Is French chanson dead? Not according to Caroline Nin, who is thriving and singing around the world in the French chanson tradition (think Edith Piaf). I had a chance to catch up with Caroline in between her gigs and chat about music and Paris.
Caroline was raised in Paris and then spent a block of time in London to study jazz, and she has just returned to the City of Light after a three-year stint in Australia, singing to sold-out auditoriums of 1,000 people or more. Currently she is singing at the Lido six nights a week, keeping the flame alive. She is about to take her show on the road to New York, Toronto and London in the fall, but before then she hopes to open an Edith Piaf review in the Marais, at a venue near the Pompidou—a show she’s been refining for years and singing to huge audiences down under.
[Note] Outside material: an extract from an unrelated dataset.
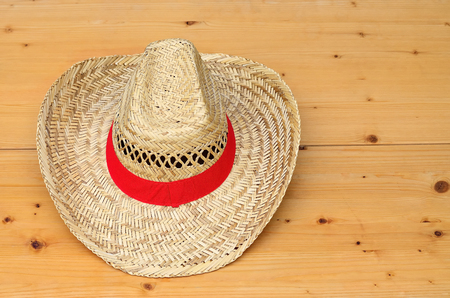 harvesters: Straw hat with red ribbon on wood panel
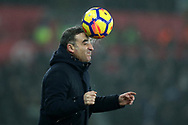Swansea city manager Carlos Carvalhal heads the ball on the touchline and gets a wet face during the Premier league match, Swansea city v Tottenham Hotspur at the Liberty Stadium in Swansea, South Wales on Tuesday 2nd January 2018. <br /> pic by  Andrew Orchard, Andrew Orchard sports photography.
Nin started in the music business back in the late 1980s in Paris, at the Hollywood Savoy, as a waitress who sang. Believe it or not, it was a very chic place where stars would gather. She went on to smaller jazz clubs and slowly moved her way up while living in New York, London and Australia.
I asked her who her favorite singers are, and she noted Barbara, the French chanteuse; Juliette Gréco; and Marlene Dietrich, who, Nin said, was the Madonna of her era. “I like to put on Air for some ambient music after being with the orchestra at the Lido,” she said. She likes what she calls the dark-angel sound. Other singers she enjoys are Amy Winehouse, Chet Baker and Dina Washington.
Soon Nin will be moving from the Bastille to Montmartre, which is now her favorite area in Paris. I asked her what haunts she would recommend there. “I love to take visitors for a glass of champagne to the Moulin de la Galette, because they can’t believe there are still windmills in Paris. The newer resto Verjus is a favorite. For cabaret I love La Bonne Franquette, because it’s more affordable than the Lapin.” In response to my question about where she likes to shop, Caroline noted, “Kiliwatch on Montorgueil is great for new and vintage finds, plus of course I love the concept stores Merci and Colette.”
Her albums have a sultry, sexy, very Parisian sound, and I urge you to download one of them tout de suite. Or better yet, check her out at the Lido when you are in Paris next or watch for her in London, New York or Sydney this year. Keeping the brilliance of French chanson alive is important for French culture, and Caroline is doing it with real flair.